Trump made the threat after Merz earlier this week said that the U.S. was being “humiliated” by the Iranian leadership and criticized Washington’s lack of strategy in the war. Trump has also repeatedly railed against NATO for the alliance’s refusal to assist the U.S. in its two-month-old war.
“The United States is studying and reviewing the possible reduction of Troops in Germany, with a determination to be made over the next short period of time,” Trump said in a social media post.
Merz had said earlier Wednesday that his personal relationship with Trump remained “as good as ever,” but he had “had doubts from the very beginning about what was started there with the war in Iran.”
During his first term in the White House, Trump also moved to cut U.S. troops in Germany because he said the country spent too little on defense.
In June 2020, Trump announced he was going to pull out about 9,500 of the roughly 34,500 U.S. troops who were then stationed in Germany, but the process never actually started. Democratic President Joe Biden formally stopped the planned withdrawal soon after taking office in 2021.
The U.S. has several major military facilities in the country, including the headquarters for U.S. European Command and U.S. Africa Command, Ramstein Air Base and Landstuhl Regional Medical Center, the largest American hospital outside the United States.

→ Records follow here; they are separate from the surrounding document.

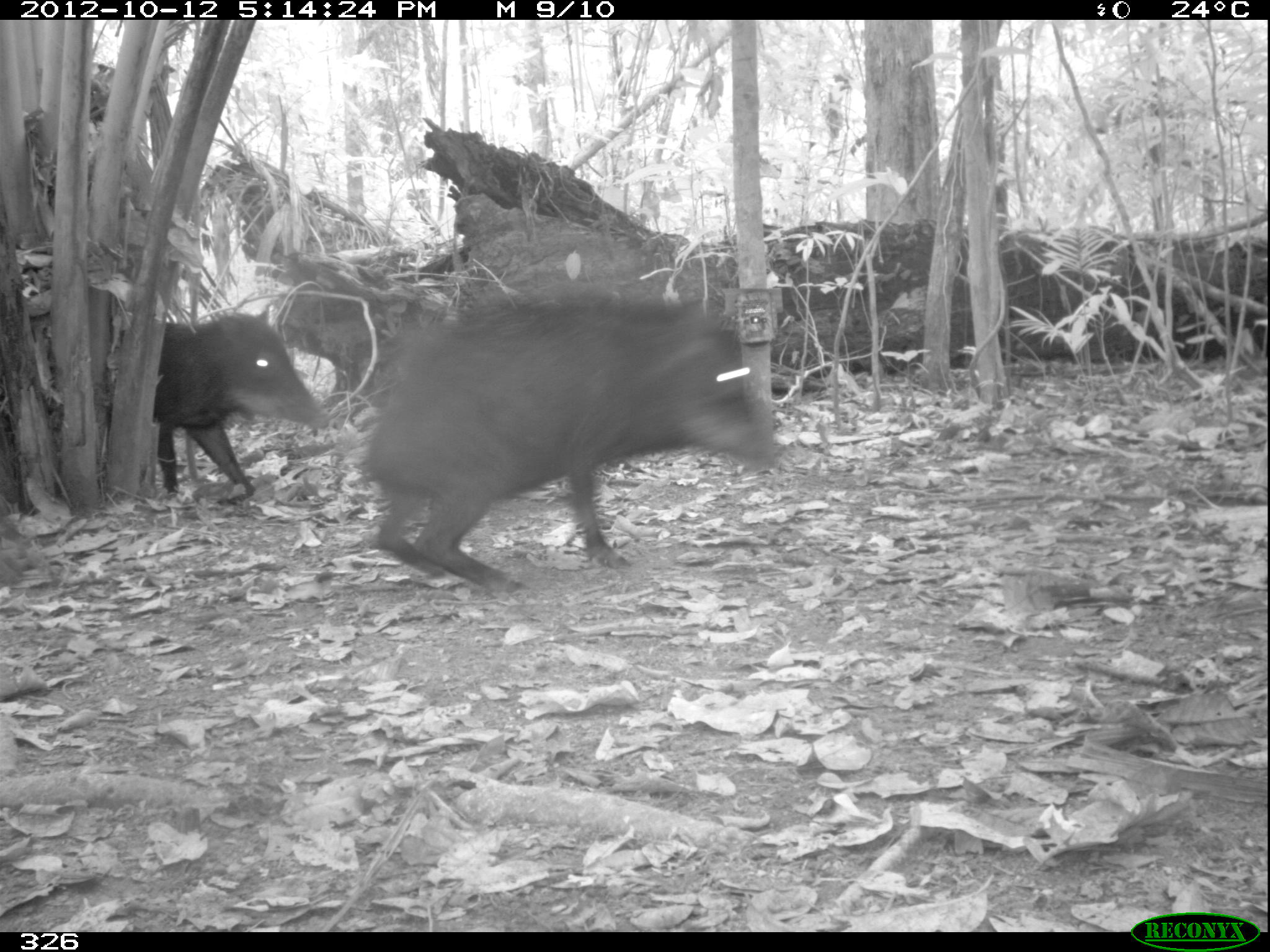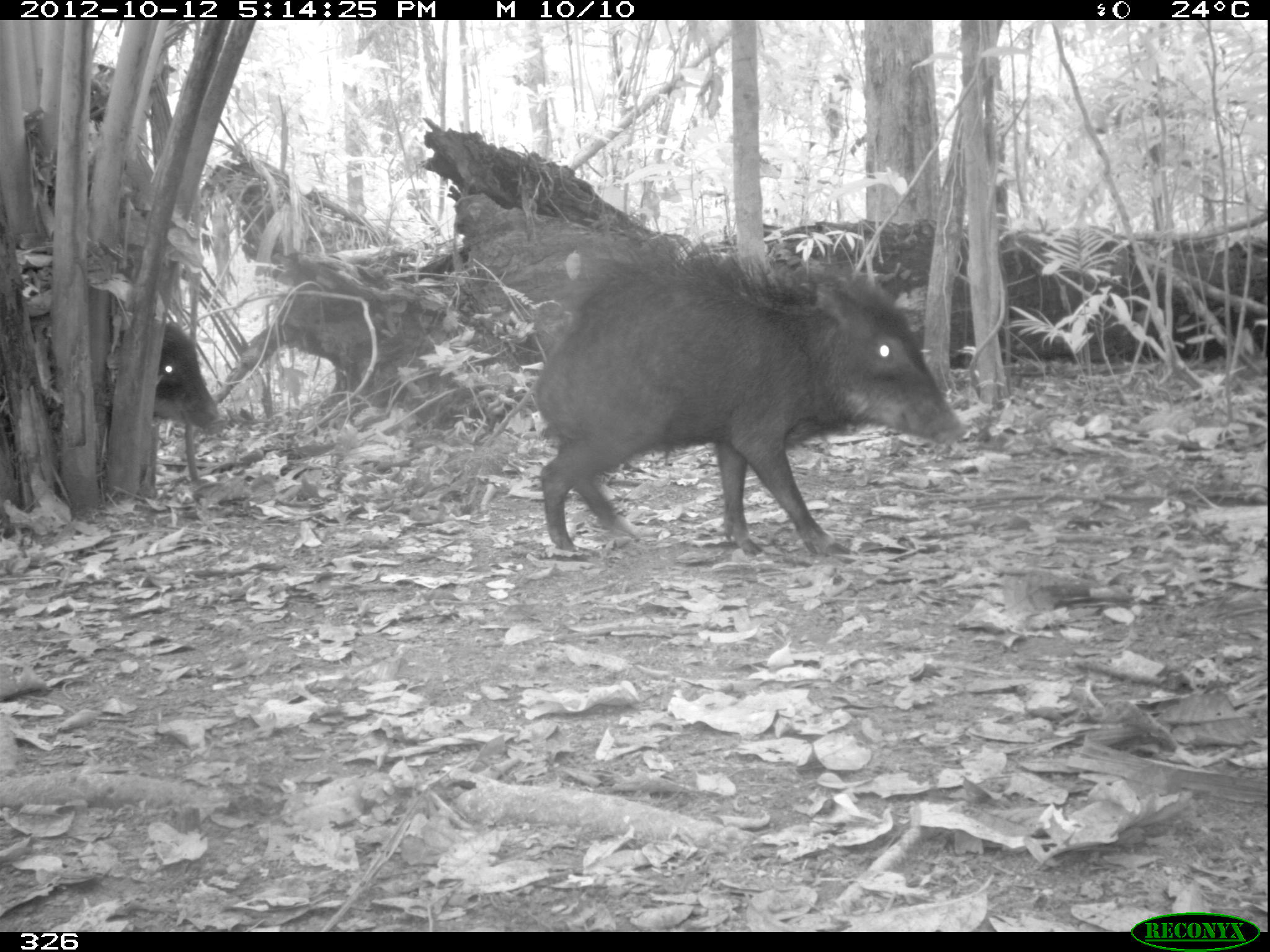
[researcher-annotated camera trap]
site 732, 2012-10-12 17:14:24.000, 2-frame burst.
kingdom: Animalia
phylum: Chordata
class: Mammalia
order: Artiodactyla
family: Tayassuidae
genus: Tayassu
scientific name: Tayassu pecari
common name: white-lipped peccary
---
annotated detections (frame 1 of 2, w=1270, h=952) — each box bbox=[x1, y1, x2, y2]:
tayassu pecari: bbox=[359, 289, 777, 592]; bbox=[102, 312, 329, 502]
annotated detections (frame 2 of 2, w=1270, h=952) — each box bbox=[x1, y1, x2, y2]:
tayassu pecari: bbox=[533, 230, 967, 556]; bbox=[105, 316, 231, 436]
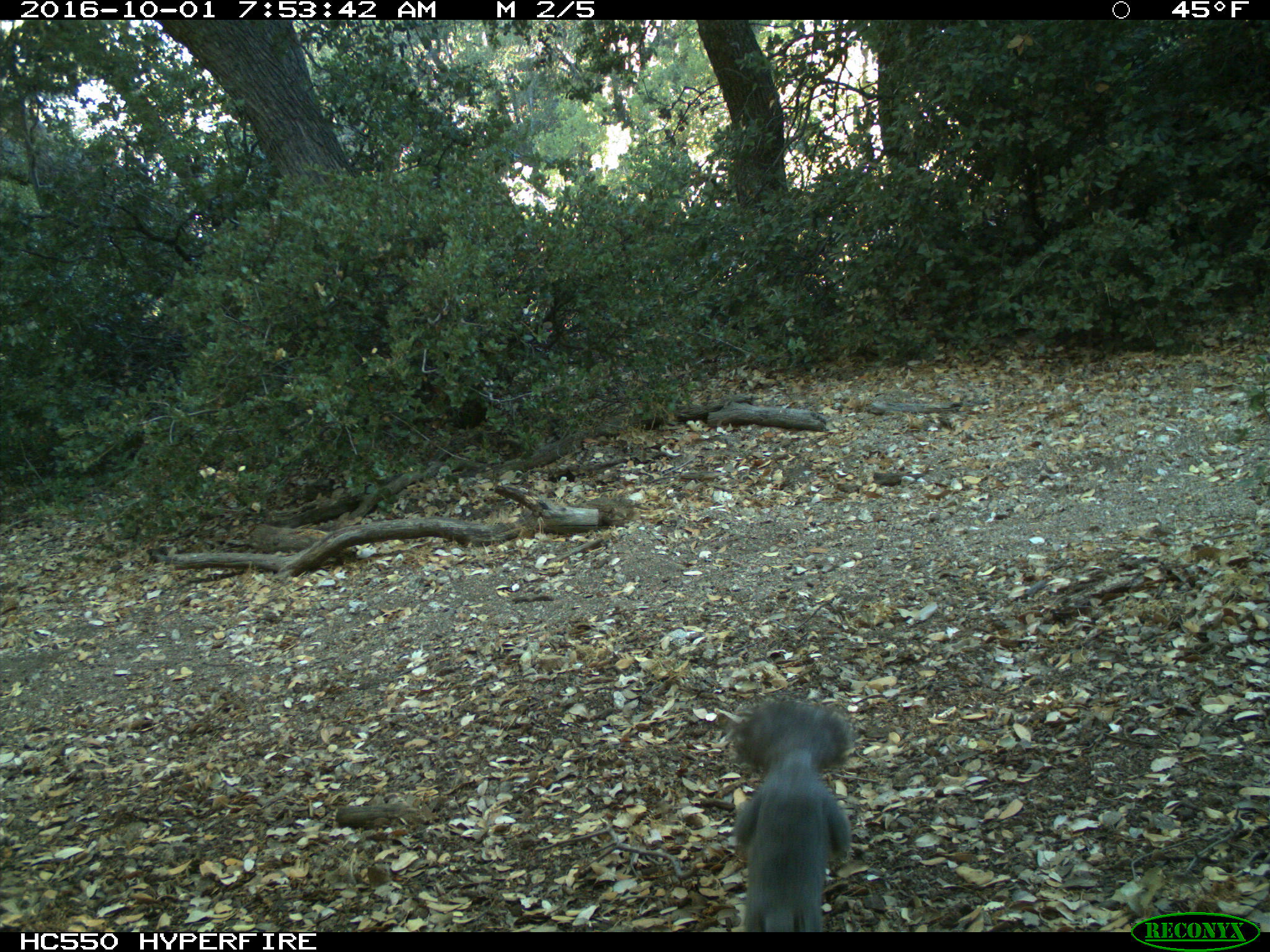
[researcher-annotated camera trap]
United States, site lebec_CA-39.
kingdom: Animalia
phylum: Chordata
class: Mammalia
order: Rodentia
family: Sciuridae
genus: Sciurus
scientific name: Sciurus carolinensis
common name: eastern gray squirrel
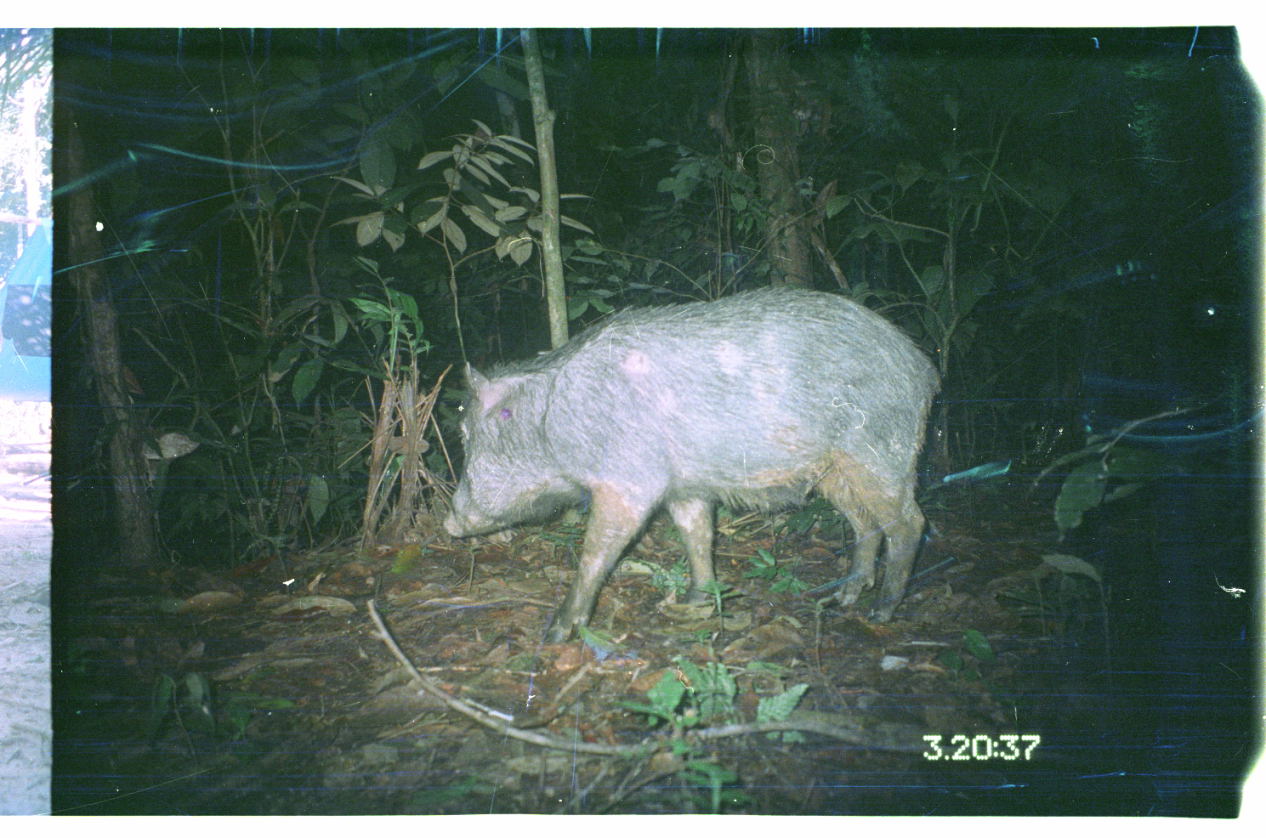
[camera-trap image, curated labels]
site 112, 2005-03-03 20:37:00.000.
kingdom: Animalia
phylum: Chordata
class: Mammalia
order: Artiodactyla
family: Tayassuidae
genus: Tayassu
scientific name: Tayassu pecari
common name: white-lipped peccary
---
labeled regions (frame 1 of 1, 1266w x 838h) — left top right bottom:
tayassu pecari: 440 279 944 645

Merz met with Trump at the White House in March, just days after the U.S. and Israel began their bombardment of Iran. At the time, Merz told Trump that Germany was eager to work with the U.S. on a strategy for when the current Iranian government no longer exists. Merz also expressed concern that an extended conflict could do great damage to the global economy.
His concern, like many other European leaders, has only grown as the U.S. and Iran have yet to come to a deal to reopen the Strait of Hormuz, the critical waterway through which about 20% of the world global oil supply had flowed prior to the start of the war. It has been effectively closed since the conflict began on Feb. 28.
“We are suffering considerably in Germany and in Europe from the consequences of, for example, the closure of the Strait of Hormuz,” Merz said Wednesday, hours before Trump posted his threat on social media. “And in that regard, I urge that this conflict be resolved.”
Merz added that his government was “on good speaking terms” with the Trump administration.
Trump, for his part, has hardly been containing his frustration with Merz.
On Tuesday, he wrote: “The Chancellor of Germany, Friedrich Merz, thinks it’s OK for Iran to have a Nuclear Weapon. He doesn’t know what he’s talking about!” Trump added that it was no surprise “that Germany is doing so poorly, both economically and in other respects!”